**原文摘录**:
━━━━━━

青枯菌作为一种维管束病害,能够利用鞭毛感知植物根系,从植物根部的自然孔口(根尖、侧根生长点等薄弱位置)或伤口进入植物,随着水分向上运输,或沿着木质部导管壁移动(Lowe-Powe3 et al 2018)。已有研究表明,具有抗性的植株能够在空间和时间上青枯菌的根系定殖能力(Caldwell et al 2013)。因此维管束是青枯菌在植物中生产和发挥毒力的重要场所。维管束是由初生木质部和初生韧皮部共同组成的束状结构,是植物体输导水分、无机盐及有机物质的通道。在目前农业生产中,维管束病害常造成严重的损失,针对马铃薯青枯病病害尚未有很好的治理方法,目前来讲,培育具有青枯病抗性的品种是最高效且最直接的防治方式,但马铃薯栽培品种缺乏青枯病抗源,抗病育种收效甚微(Lafe33ie3e et al 1999)。所以寻找抗性相关基因和解析植病互作机制对我国马铃薯的生产具有重要的理论和实用价值。
现有技术存在的问题:通过基因工程的手段去研究和改良具有很好的应用前景。基因的表达受不同因素的调控,其中转录调控是基因表达的重要调控步骤。而启动子在基因的特异表达过程中发挥着重要的作用。目前已经鉴定的维管束特异启动子较少,尤其在马铃薯中还没有发现。因此,提供一种能够直接在植物维管束表达并且受维管束病害诱导的启动子驱动抗病基因对马铃薯青枯病等维管束病害的防治尤为重要。
发明内容
本发明要解决的关键技术问题在于通过提供一种受青枯菌诱导的维管束特异表达的启动子及其应用。为解决上述技术问题,本发明采用如下技术方案:
1.一种受青枯菌诱导的维管束特异表达的启动子,所述启动子核苷酸序列如SEQID:NO.1所示。序列表中SEQ ID:NO.1所示的DNA序列来源为鄂马铃薯3号(E3)的马铃薯维管束特异表达启动子。

━━━━━━

**任务要求**: 把上面这段关于马铃薯青枯病与维管束特异启动子的文字中，从“现有技术存在的问题:通过基因”到“等维管束病害的防治尤为重要。”的部分一字不改地抄录下来。

━━━━━━

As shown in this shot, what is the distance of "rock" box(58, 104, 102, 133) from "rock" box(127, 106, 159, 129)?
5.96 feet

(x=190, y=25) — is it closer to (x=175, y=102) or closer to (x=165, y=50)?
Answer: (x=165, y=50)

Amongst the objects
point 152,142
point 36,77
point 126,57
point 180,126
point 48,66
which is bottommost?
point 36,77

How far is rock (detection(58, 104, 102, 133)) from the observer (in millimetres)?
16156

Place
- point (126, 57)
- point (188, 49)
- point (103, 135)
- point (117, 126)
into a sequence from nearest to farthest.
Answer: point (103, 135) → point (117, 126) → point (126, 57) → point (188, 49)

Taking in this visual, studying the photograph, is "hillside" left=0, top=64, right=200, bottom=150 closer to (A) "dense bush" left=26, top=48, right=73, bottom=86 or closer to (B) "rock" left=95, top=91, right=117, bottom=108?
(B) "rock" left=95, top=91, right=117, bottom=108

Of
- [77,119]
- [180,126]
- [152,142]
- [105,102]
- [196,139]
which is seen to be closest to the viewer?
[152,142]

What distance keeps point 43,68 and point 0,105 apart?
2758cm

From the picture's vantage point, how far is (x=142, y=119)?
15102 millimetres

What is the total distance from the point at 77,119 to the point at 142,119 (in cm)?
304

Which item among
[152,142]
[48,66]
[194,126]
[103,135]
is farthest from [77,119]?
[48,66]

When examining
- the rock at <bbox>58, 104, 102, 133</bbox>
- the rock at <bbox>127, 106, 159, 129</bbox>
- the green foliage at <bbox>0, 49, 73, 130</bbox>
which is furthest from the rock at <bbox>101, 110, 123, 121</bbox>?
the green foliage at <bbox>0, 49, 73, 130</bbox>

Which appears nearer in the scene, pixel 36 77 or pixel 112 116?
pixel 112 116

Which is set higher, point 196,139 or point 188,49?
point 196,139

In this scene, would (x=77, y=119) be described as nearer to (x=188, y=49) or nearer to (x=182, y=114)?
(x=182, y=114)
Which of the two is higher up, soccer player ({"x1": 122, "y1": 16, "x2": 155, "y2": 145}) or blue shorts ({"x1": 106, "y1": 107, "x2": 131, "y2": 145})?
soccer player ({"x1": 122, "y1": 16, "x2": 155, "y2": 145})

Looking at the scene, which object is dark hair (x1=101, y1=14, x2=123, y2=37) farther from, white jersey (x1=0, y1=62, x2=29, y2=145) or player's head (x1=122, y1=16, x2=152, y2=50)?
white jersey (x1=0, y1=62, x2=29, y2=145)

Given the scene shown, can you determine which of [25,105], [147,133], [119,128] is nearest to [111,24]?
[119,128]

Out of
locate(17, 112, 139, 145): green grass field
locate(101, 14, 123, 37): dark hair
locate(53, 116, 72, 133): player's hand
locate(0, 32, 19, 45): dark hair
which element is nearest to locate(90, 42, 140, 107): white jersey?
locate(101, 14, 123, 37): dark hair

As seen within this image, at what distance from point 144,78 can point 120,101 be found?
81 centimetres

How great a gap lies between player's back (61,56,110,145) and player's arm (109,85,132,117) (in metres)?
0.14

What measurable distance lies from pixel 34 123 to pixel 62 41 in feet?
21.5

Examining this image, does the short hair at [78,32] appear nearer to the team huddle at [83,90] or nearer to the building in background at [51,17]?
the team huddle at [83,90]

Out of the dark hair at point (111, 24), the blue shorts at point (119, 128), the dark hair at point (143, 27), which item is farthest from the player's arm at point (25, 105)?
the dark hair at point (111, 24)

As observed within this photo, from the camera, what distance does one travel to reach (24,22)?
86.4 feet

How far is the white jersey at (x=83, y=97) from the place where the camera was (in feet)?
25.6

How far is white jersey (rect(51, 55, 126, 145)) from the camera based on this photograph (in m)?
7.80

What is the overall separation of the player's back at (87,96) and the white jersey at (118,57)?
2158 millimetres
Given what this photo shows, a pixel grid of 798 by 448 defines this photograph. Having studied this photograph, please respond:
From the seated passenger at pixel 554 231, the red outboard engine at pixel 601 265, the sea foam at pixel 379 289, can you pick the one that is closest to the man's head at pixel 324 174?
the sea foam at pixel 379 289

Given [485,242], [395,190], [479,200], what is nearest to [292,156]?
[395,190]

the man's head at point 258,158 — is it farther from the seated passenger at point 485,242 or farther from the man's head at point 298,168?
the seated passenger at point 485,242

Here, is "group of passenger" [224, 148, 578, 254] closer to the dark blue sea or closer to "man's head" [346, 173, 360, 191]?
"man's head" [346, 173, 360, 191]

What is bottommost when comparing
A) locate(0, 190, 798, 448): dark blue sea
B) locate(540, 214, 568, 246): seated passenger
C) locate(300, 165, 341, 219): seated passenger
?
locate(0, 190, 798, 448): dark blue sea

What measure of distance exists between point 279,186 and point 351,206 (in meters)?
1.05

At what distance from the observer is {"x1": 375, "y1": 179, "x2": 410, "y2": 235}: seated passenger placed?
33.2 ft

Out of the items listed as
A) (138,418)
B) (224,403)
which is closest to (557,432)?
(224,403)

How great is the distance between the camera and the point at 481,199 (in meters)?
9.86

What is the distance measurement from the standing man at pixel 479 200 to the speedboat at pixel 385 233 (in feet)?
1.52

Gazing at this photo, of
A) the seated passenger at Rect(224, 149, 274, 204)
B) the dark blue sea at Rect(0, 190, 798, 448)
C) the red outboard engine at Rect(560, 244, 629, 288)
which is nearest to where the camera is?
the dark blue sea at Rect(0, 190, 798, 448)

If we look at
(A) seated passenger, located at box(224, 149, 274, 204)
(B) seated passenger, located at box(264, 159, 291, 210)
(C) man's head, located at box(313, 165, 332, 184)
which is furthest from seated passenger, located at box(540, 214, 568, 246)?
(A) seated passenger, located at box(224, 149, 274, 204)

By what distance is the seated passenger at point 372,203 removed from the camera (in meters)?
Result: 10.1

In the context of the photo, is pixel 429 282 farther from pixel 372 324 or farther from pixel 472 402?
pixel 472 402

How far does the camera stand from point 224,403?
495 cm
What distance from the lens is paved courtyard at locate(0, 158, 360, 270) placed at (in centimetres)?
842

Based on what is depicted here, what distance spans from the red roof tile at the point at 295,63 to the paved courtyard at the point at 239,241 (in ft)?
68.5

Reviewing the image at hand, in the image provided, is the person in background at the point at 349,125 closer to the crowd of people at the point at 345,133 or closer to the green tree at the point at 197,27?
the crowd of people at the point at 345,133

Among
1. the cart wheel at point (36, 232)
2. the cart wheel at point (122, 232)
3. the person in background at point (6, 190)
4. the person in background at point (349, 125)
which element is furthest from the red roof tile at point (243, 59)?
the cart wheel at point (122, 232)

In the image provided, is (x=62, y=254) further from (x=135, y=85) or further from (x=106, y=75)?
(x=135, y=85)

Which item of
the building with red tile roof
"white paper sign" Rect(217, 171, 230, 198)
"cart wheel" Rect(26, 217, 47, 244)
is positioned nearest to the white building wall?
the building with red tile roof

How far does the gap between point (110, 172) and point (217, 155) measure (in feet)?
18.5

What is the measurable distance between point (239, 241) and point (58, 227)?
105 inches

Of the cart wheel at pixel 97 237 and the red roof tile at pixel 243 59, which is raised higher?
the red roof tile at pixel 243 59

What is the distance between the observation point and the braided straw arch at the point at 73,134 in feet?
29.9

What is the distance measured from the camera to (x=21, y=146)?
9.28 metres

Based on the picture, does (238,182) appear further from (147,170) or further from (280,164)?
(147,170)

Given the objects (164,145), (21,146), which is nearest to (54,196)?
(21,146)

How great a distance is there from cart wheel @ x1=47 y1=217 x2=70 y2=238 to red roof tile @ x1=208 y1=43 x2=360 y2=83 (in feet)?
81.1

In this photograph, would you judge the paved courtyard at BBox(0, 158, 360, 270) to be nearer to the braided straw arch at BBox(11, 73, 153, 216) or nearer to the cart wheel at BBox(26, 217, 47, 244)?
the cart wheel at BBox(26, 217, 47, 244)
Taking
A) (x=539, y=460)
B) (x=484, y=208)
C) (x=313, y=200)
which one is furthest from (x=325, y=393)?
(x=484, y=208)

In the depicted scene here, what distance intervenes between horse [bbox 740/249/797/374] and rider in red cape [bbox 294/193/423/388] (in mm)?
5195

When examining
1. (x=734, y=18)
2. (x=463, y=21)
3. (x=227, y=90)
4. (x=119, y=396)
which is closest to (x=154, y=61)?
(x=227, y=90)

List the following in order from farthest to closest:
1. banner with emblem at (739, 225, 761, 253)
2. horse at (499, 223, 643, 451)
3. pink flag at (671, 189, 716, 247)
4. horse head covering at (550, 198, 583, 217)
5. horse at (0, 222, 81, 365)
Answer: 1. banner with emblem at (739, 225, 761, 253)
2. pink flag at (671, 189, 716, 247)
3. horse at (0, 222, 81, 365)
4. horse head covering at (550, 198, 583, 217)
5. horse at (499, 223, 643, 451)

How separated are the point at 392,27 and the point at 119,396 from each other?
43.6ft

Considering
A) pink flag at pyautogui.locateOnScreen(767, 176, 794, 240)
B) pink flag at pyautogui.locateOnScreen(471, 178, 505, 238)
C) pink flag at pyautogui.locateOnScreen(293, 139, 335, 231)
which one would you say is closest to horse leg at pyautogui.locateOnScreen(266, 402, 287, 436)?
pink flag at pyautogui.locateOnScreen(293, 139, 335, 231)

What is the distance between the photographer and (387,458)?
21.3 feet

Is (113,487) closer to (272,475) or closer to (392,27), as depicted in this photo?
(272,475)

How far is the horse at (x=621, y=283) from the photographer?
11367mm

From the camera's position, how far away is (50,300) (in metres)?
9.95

━━━━━━

**参考答案**:
现有技术存在的问题:通过基因工程的手段去研究和改良具有很好的应用前景。基因的表达受不同因素的调控,其中转录调控是基因表达的重要调控步骤。而启动子在基因的特异表达过程中发挥着重要的作用。目前已经鉴定的维管束特异启动子较少,尤其在马铃薯中还没有发现。因此,提供一种能够直接在植物维管束表达并且受维管束病害诱导的启动子驱动抗病基因对马铃薯青枯病等维管束病害的防治尤为重要。